THE EXERCISE » Quote word for word the lines starting at the line with "Which option from" and ending at the final line of the entries. Leave out any pictures.
[start of LISTED ENTRIES]
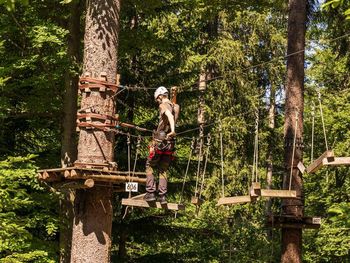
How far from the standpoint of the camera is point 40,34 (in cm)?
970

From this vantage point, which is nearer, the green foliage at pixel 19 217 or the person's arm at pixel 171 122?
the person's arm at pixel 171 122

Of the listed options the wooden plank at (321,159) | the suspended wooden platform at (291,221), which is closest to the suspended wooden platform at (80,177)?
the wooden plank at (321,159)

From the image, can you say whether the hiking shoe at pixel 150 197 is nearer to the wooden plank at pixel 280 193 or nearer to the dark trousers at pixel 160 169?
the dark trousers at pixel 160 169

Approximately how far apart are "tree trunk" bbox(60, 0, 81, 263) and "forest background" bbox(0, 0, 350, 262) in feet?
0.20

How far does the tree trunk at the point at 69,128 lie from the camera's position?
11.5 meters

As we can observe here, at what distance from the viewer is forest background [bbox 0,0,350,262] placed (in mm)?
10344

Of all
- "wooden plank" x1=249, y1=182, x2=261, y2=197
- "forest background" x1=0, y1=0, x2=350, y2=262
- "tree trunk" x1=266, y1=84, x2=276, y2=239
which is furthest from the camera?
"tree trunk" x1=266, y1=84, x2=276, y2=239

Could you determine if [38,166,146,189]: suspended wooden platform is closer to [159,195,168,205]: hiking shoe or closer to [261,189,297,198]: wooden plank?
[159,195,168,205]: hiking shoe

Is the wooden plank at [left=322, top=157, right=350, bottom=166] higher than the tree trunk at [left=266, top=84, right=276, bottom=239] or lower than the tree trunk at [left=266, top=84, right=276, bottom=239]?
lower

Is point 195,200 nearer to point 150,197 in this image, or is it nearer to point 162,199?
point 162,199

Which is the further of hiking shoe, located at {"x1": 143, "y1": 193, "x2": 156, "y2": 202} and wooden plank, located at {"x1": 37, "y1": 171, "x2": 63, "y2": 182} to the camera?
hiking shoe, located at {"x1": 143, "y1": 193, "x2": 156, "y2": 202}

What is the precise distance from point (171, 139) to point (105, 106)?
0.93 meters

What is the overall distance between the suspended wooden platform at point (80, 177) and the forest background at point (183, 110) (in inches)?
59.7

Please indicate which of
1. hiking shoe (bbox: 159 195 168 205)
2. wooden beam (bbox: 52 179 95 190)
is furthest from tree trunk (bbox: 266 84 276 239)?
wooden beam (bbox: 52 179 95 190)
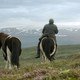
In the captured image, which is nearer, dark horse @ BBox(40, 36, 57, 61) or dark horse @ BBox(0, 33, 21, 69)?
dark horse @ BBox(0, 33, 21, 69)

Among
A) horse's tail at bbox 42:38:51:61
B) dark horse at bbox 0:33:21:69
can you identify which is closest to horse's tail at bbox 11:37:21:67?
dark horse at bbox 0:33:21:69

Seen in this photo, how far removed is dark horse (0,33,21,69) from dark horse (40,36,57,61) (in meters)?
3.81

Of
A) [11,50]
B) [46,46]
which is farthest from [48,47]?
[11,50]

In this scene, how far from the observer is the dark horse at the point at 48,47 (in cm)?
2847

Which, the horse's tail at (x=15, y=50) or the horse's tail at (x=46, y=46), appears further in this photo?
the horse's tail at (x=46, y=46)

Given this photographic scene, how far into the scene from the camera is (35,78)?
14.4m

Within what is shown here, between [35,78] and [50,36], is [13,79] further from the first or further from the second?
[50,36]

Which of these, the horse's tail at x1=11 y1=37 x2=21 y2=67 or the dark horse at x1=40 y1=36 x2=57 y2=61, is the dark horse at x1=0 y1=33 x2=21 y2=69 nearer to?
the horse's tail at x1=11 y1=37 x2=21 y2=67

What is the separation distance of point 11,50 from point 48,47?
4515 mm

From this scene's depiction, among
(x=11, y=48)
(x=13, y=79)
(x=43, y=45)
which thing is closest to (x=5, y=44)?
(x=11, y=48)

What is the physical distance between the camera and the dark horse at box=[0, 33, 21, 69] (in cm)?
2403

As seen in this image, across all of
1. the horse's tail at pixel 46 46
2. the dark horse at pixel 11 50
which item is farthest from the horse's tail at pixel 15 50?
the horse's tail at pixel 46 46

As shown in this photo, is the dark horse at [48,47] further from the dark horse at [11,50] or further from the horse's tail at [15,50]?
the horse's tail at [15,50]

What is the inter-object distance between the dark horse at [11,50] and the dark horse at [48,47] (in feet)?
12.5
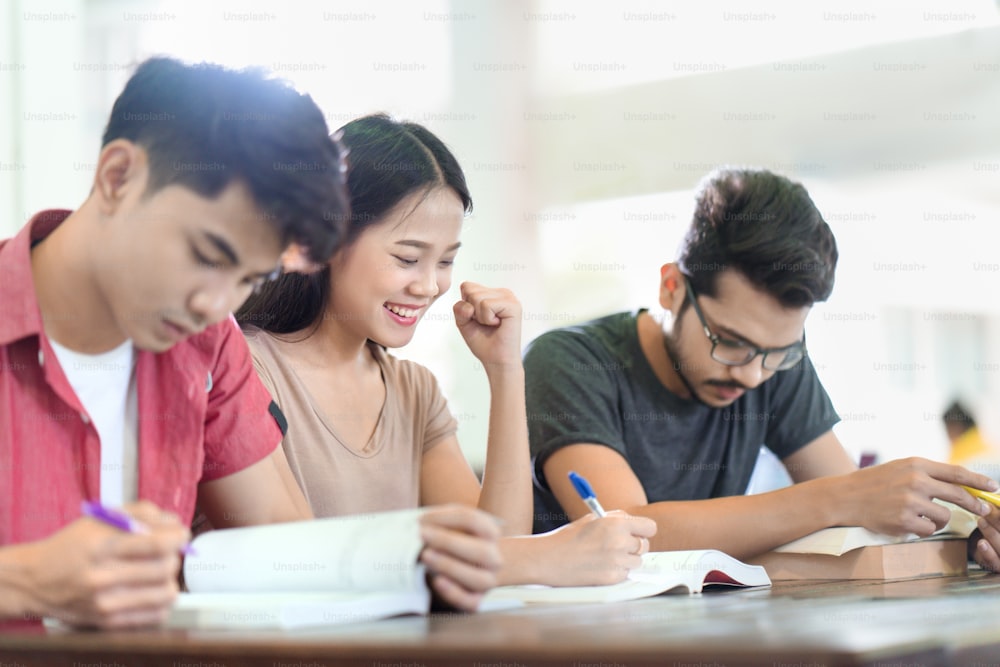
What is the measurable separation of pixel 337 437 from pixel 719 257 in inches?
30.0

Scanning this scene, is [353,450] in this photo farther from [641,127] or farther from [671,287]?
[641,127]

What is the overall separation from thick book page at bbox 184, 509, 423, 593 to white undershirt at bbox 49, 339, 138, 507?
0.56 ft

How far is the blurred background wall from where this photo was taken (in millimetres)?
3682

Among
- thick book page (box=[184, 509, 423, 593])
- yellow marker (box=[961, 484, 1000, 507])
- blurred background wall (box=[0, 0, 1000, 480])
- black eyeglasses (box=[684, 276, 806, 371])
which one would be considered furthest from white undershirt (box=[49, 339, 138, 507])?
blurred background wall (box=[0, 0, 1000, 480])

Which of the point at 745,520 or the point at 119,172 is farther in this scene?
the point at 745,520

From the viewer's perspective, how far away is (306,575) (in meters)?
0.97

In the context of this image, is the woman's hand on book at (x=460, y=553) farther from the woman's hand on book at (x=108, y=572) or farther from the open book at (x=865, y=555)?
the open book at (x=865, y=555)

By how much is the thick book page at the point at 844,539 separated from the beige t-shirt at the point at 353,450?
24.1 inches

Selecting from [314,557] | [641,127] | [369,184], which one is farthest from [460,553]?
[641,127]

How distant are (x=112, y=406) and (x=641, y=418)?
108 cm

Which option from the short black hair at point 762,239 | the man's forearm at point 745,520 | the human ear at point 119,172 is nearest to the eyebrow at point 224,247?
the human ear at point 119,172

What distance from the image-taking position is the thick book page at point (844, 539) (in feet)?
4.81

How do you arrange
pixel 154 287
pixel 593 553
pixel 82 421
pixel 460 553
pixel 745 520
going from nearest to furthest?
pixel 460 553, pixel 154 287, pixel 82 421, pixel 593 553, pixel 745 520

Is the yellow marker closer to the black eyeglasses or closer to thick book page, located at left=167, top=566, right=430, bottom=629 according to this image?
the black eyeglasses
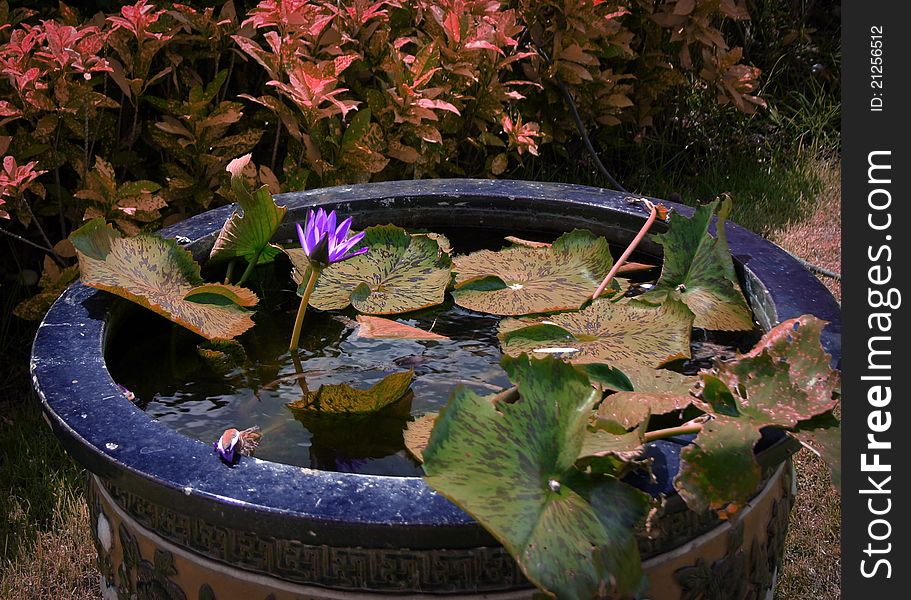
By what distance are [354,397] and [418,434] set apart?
[end of LISTED ENTRIES]
FINISHED TASK »
Which option from the short black hair at point 762,239 | the man's forearm at point 745,520 | the human ear at point 119,172 is nearest to the eyebrow at point 224,247?
the human ear at point 119,172

What distance from the image-taking position is the thick book page at point (844, 539) (in feet)?
4.81

How do you arrange
pixel 154 287
pixel 593 553
pixel 82 421
pixel 460 553
pixel 745 520
going from nearest to furthest?
pixel 460 553, pixel 154 287, pixel 82 421, pixel 593 553, pixel 745 520

Is the yellow marker closer to the black eyeglasses or closer to thick book page, located at left=167, top=566, right=430, bottom=629 according to this image?
the black eyeglasses
By what distance are [354,397] and [418,434] set apart?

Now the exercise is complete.